──────── SOURCE EXCERPT ────────
DC’s Legends of Tomorrow Brings the Death, Action & Timey Wimey in Its Much Improved Second Episode

Posted on the 29 January 2016 by Weminoredinfilm.com @WeMinoredInFilm

That was fast. Legends of Tomorrow, this crazy Frankenstein’s monster version of a superhero TV series, wasted no time following through on its promise to thin the herd. As the showrunner Phil Klemmer told THR, “Very early on, we were talking about how do you establish the stakes particularly when you have time travel in the mix? There’s always the possibility of the audience disengaging because with time travel, they can just go back in time and undo this or change that. We felt it important to really establish the stakes early on to submit exactly what it was our characters were facing.”

I’ll get into the solution they came up with after the following:

COURTESY SPOILER WARNING

They killed off Hawkman/Carter Hall, who didn’t realize that when wielding an ancient, mystical Egyptian dagger against your mortal enemy you’d better read the ultra fine print beforehand. Turns out, they had the right dagger, but it will only kill Vandal Savage if Hawkgirl is the one doing the stabbing. That’s information Hawkman probably would have loved to have known before he ran at Savage with the dagger and ultimately ended up being turned into [wait for it] hawk filet.
──────── INFORMATION PROVIDED ────────
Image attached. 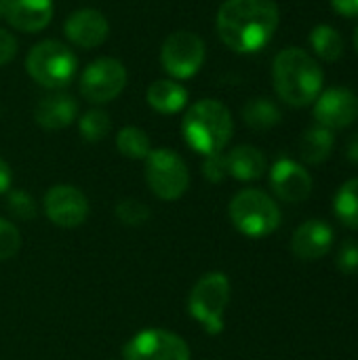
────────
EXERCISE DESCRIPTION | Write the next part of the Legends of Tomorrow review, picking up right after its last sentence. The material has nothing to do with the Legends of Tomorrow review.

WRITTEN RESPONSE |
We pause for a moment to pay our respects to anyone who actually liked Hawkman or Falk Hentschel’s performance.

It’s so hard to say goodbye to your many yesterdays

With that out of the way, good riddance, Hawkman. In the brief time we’ve come to know you through Arrow/Flash and the Legends of Tomorrow pilot, we’ve already concluded you were just taking screentime away from more compelling characters/performers. Your death instantly opens up so many more story possibilities for Kendra, who had already exhausted that business of “I’m destined to love Carter, but I want to have my own choice, dammit!” It gives the team something to rally around. As Snart says, he didn’t know Carter from Adam, but if you kill a member of his crew you make things personal. Plus, the loss of Carter and his centuries of memories puts everyone on equal footing (well, other than Rip, the actual time traveler).

It’s an old trick, this business of killing off an assumed cast member as early as possible (anyone remember Buffy the Vampire Slayer‘s Jesse?). Legends of Tomorrow is such a strange show, though, that killing off Hawkman doesn’t mean quite as much because we know Carter will just be reincarnated again whenever Kendra dies, unless she kills Savage first at which point we have no idea what will become of the spell keeping the Hawk couple alive across the centuries.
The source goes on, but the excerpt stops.